The Maldives recorded MVR 15.35 billion in tax revenue by 10 July 2025, showing continued recovery and strength in key revenue streams despite uneven performance across tax categories. This represents a notable increase from the MVR 14.53 billion collected over the same period in 2024.
Tax revenues now account for 76 percent of the government’s total revenue and grants, which stood at MVR 20.1 billion by the second week of July. The largest contributors this year have been Goods and Services Tax (GST), Import Duties, and Business and Property Tax, with tourism-related taxes performing particularly well.
GST collections reached MVR 8.77 billion, up from MVR 7.97 billion during the same period last year. Of this, Tourism GST contributed MVR 6.16 billion, compared to MVR 5.48 billion last year, reflecting the strong revenue base from high-end resorts and related services. General GST grew slightly to MVR 2.61 billion.
Import Duties, traditionally a steady source of income, brought in MVR 1.53 billion, a marginal drop from MVR 1.71 billion last year. This may indicate either a slowdown in imports or greater exemptions for essential goods.
Business and Property Taxes amounted to MVR 2.80 billion, down from MVR 3.58 billion in the previous year. Within this category, Corporate Income Tax contributed MVR 1.61 billion, and Withholding Tax held steady at MVR 636.3 million. Interestingly, Individual Income Tax rose to MVR 260.3 million, up from MVR 221.3 million, suggesting either a growing tax base or improved compliance among salaried earners.
Other notable contributors include the Green Tax, which surged to MVR 1.14 billion from MVR 578.6 million in 2024, almost doubling year-on-year. The Airport Service Charge and Departure Tax also rose to MVR 928.5 million from MVR 601.3 million last year, likely due to the increase in outbound and transit passenger movements.
Royalties brought in MVR 179.4 million, nearly doubling from MVR 99.6 million last year, which could be linked to new or renegotiated agreements with resort operators and developers.
While GST and tourism-linked taxes are surging, the decline in business-related taxes and import duties warrants attention. The drop in Corporate Income Tax may reflect delayed filings or the aftereffects of 2024’s macroeconomic environment. Meanwhile, subdued growth in withholding and property taxes suggests potential in widening compliance and enforcement.

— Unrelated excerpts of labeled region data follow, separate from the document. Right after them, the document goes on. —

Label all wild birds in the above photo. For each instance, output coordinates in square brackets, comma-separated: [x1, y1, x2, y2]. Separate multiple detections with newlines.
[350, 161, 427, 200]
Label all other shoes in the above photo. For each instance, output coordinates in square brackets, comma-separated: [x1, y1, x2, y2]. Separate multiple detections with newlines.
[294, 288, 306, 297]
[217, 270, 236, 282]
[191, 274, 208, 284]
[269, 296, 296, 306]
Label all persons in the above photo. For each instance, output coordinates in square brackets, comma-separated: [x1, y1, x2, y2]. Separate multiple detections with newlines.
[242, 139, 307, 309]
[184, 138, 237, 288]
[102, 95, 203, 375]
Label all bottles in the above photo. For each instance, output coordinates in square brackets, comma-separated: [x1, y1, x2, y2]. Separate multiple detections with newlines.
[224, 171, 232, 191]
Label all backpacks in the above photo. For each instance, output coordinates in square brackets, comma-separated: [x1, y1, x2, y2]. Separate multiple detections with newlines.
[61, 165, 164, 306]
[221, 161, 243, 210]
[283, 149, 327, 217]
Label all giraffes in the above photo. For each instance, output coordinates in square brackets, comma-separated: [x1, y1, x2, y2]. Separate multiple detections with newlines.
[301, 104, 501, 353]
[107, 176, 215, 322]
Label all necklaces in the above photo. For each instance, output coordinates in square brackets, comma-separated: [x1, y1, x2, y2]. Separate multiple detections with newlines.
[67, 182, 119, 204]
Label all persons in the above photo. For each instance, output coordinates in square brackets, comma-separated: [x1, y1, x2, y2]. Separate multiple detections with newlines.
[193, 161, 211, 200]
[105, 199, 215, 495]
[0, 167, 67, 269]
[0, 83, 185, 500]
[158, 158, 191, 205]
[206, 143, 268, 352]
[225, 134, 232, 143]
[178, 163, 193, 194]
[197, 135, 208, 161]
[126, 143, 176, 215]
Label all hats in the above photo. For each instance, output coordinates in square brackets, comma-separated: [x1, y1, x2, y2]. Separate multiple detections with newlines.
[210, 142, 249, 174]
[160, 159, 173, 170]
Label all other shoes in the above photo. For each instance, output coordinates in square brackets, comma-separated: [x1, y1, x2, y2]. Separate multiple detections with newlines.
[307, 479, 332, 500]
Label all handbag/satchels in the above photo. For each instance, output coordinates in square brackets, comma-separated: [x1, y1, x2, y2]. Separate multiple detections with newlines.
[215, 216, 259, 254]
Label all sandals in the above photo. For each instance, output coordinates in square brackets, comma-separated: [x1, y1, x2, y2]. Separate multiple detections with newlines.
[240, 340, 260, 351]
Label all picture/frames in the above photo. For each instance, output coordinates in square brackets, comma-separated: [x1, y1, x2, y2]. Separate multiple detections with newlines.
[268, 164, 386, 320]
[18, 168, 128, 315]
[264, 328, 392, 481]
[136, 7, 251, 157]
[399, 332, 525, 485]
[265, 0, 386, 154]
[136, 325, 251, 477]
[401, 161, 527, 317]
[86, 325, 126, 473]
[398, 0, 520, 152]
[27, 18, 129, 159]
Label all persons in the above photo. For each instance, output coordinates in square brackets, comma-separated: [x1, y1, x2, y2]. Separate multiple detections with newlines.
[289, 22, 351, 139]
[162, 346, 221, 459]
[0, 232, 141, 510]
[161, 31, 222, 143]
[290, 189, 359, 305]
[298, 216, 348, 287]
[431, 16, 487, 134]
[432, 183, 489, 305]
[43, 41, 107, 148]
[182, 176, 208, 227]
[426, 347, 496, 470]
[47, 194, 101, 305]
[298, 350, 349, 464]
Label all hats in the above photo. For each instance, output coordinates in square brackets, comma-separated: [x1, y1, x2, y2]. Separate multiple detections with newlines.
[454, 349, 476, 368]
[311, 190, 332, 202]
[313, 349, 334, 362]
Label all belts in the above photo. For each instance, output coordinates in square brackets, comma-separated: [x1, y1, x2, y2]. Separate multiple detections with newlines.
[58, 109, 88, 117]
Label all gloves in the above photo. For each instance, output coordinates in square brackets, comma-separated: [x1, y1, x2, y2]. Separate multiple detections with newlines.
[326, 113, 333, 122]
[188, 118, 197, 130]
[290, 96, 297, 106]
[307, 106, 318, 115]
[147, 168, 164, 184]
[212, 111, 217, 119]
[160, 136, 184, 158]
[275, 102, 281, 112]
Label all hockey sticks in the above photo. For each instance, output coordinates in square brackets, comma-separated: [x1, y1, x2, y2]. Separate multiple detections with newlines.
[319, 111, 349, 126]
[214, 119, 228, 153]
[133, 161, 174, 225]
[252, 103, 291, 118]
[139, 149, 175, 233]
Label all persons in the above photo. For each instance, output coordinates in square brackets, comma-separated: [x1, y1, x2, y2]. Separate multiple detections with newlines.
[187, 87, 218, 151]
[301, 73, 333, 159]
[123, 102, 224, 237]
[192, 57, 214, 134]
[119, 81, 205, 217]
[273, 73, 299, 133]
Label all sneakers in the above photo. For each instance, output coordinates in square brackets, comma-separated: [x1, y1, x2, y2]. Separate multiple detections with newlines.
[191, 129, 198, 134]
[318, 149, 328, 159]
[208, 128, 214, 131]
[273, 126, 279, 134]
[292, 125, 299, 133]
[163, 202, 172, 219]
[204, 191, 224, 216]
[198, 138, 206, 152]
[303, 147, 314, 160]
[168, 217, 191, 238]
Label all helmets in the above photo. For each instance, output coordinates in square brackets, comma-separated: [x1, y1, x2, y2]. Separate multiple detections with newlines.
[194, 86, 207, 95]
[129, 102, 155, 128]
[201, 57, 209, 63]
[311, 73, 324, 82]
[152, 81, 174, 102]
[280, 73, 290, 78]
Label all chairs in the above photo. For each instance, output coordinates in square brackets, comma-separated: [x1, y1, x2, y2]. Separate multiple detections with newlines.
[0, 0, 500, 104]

The government has projected MVR 29.22 billion in tax revenues for the full year 2025. With just over half the year complete, current collections represent 52.5 percent of this target, indicating that meeting the year-end goal is plausible, especially if the upcoming high season boosts tourist arrivals and spending.
The increase in individual income tax and green tax collections points to growing fiscal capacity in newer areas of the tax system. If these trends continue, they could help cushion the budget against the volatility of corporate and trade taxes.